An attacker engages in activities to decipher and/or decode protocol
information for a network or application communication protocol used for
transmitting information between interconnected nodes or systems on a
packet-switched data network. While this type of analysis inherently
involves the analysis of a networking protocol, it does not require the
presence of an actual or physical network. Although certain techniques for
protocol analysis benefit from manipulating live 'on-the-wire' interactions
between communicating components, static or dynamic analysis techniques
applied to executables as well as to device drivers such as network
interface drivers, can also be used to reveal the function and
characteristics of a communication protocol implementation.
Depending upon the methods used, protocol reverse engineering can involve
similar methods as those employed when reverse engineering an executable, or
the process may involve observing, interacting, and modifying actual
communications occurring between hosts. The goal of protocol reverse
engineering is to derive the data transmission syntax, as well as to extract
the meaningful content, including packet or content delimiters used by the
protocol. This type of analysis is often performed on closed-specification
protocols, or proprietary protocols, but is also useful for analyzing
publicly available specifications to determine how particular
implementations deviate from published specifications.

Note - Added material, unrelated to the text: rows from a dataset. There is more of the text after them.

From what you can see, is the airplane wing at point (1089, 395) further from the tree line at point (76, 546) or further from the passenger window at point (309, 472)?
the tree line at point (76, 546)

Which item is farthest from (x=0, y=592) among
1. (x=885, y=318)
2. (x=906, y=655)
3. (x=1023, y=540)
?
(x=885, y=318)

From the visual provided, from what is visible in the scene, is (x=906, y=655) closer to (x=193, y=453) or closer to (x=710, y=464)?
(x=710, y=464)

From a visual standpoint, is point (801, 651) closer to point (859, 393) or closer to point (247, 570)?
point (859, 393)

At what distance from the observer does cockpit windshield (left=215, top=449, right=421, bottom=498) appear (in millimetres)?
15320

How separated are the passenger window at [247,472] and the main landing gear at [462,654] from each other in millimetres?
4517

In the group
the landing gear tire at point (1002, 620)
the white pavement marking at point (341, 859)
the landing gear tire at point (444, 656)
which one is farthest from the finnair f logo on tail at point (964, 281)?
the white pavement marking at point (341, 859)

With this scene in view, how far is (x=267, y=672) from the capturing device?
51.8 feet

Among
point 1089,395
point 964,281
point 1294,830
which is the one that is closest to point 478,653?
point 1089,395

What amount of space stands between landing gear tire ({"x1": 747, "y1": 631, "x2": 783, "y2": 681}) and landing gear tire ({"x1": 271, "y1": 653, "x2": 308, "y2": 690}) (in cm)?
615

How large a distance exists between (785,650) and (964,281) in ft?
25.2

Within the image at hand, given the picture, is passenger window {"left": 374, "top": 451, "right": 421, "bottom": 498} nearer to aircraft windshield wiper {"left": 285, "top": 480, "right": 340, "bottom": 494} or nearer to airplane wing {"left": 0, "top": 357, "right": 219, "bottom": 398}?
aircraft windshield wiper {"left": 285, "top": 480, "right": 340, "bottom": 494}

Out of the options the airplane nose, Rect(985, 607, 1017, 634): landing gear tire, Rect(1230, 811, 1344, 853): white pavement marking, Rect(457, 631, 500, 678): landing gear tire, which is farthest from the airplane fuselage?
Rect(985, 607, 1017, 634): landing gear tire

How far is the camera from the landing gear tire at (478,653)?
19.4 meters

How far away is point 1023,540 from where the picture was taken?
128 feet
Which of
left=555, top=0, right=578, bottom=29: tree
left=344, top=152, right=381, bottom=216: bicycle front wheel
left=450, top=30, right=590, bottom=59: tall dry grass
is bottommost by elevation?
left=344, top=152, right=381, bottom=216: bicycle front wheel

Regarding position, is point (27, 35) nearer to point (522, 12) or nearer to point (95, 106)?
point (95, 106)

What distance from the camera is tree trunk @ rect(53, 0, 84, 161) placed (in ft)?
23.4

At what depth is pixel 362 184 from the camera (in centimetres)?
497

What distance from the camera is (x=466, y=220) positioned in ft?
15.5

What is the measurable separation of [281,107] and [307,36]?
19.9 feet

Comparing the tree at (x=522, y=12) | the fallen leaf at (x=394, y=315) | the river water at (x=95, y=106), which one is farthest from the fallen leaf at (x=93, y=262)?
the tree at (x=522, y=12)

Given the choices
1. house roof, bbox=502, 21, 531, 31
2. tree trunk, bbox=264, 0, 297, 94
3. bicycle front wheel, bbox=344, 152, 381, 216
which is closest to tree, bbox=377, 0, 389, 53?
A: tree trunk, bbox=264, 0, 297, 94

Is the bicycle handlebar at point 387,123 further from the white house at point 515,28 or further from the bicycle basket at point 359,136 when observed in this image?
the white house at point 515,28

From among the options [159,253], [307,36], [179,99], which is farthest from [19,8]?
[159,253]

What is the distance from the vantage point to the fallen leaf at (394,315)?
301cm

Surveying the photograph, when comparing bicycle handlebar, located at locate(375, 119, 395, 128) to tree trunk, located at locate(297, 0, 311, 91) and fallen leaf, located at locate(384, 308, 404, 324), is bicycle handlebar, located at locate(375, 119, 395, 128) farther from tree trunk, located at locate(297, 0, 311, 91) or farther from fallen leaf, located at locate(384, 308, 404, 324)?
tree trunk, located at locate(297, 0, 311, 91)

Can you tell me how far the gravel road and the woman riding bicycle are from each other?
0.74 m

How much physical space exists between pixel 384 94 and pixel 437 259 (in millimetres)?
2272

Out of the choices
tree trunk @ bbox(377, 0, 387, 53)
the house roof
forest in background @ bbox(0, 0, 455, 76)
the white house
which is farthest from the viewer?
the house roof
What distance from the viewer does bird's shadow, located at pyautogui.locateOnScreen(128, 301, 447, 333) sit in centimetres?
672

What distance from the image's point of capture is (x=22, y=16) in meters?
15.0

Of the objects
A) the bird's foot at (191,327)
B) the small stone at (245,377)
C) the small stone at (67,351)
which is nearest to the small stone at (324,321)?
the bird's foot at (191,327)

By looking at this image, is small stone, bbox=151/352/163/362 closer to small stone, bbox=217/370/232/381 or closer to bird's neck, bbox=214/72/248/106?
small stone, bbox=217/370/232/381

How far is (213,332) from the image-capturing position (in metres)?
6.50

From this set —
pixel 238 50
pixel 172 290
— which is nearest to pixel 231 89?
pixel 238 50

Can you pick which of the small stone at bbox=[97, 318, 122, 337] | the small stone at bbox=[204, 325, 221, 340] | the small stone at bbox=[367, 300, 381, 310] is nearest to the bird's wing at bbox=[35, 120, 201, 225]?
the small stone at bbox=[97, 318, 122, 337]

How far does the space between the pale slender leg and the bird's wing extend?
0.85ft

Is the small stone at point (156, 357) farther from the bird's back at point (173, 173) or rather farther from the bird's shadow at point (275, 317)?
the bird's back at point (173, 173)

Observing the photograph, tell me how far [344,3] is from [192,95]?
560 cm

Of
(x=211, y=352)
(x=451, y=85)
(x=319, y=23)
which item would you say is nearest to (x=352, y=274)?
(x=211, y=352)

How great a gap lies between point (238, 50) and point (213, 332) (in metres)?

There are several challenges inherent to protocol reverse engineering
depending upon the nature of the protocol being analyzed. There may also be
other types of factors which complicate the process such as encryption or ad
hoc obfuscation of the protocol. In general there are two kinds of
networking protocols, each associated with its own challenges and analysis
approaches or methodologies. Some protocols are human-readable, which is to
say they are text-based protocols. Examples of these types of protocols
include HTTP, SMTP, and SOAP. Additionally, application-layer protocols can
be embedded or encapsulated within human-readable protocols in the data
portion of the packet. Typically, human-readable protocol implementations
are susceptible to automatic decoding by the appropriate tools, such as
Wireshark/ethereal, tcpdump, or similar protocol sniffers or
analyzers.
The presence of well-known protocol specifications in addition to easily
identified protocol delimiters, such as Carriage Return or Line Feed
characters (CRLF) result in text-based protocols susceptibility to direct
scrutiny through manual processes. Protocol reverse engineering against
protocol implementation such as HTTP is often performed to identify
idiosyncratic implementations of a protocol by a server or client. In the
case of application-layer protocols which are embedded within text-based
protocols, analysis techniques typically benefit from the well-known nature
of the encapsulating protocols and can focus on discovering the semantic
characteristics of the proprietary protocol or API, since the syntax and
protocol delimiters of the underlying protocols can be readily
identified.
When performing protocol analysis of machine-readable (non text-based)
protocols difficulties emerge as the protocol itself was designed to be read
by computing process. Such protocols are typically composed entirely in
binary with no apparent syntax, grammar, or structural boundaries. Examples
of these types of protocols are IP, UDP, and TCP. Binary protocols with
published specifications can be automatically decoded by protocol analyzers,
but in the case of proprietary, closed-specification, binary protocols there
are no immediate indicators of packet syntax such as packet boundaries,
delimiters, or structure, or the presence or absence of encryption or
obfuscation. In these cases there is no one technology that can extract or
reveal the structure of the packet on the wire, so it is necessary to use
trial and error approaches while observing application behavior based on
systematic mutations introduced at the packet-level. Tools such as Protocol
Debug (PDB) or other packet injection suites are often employed. In cases
where the binary executable is available, protocol analysis can be augmented
with static and dynamic analysis techniques.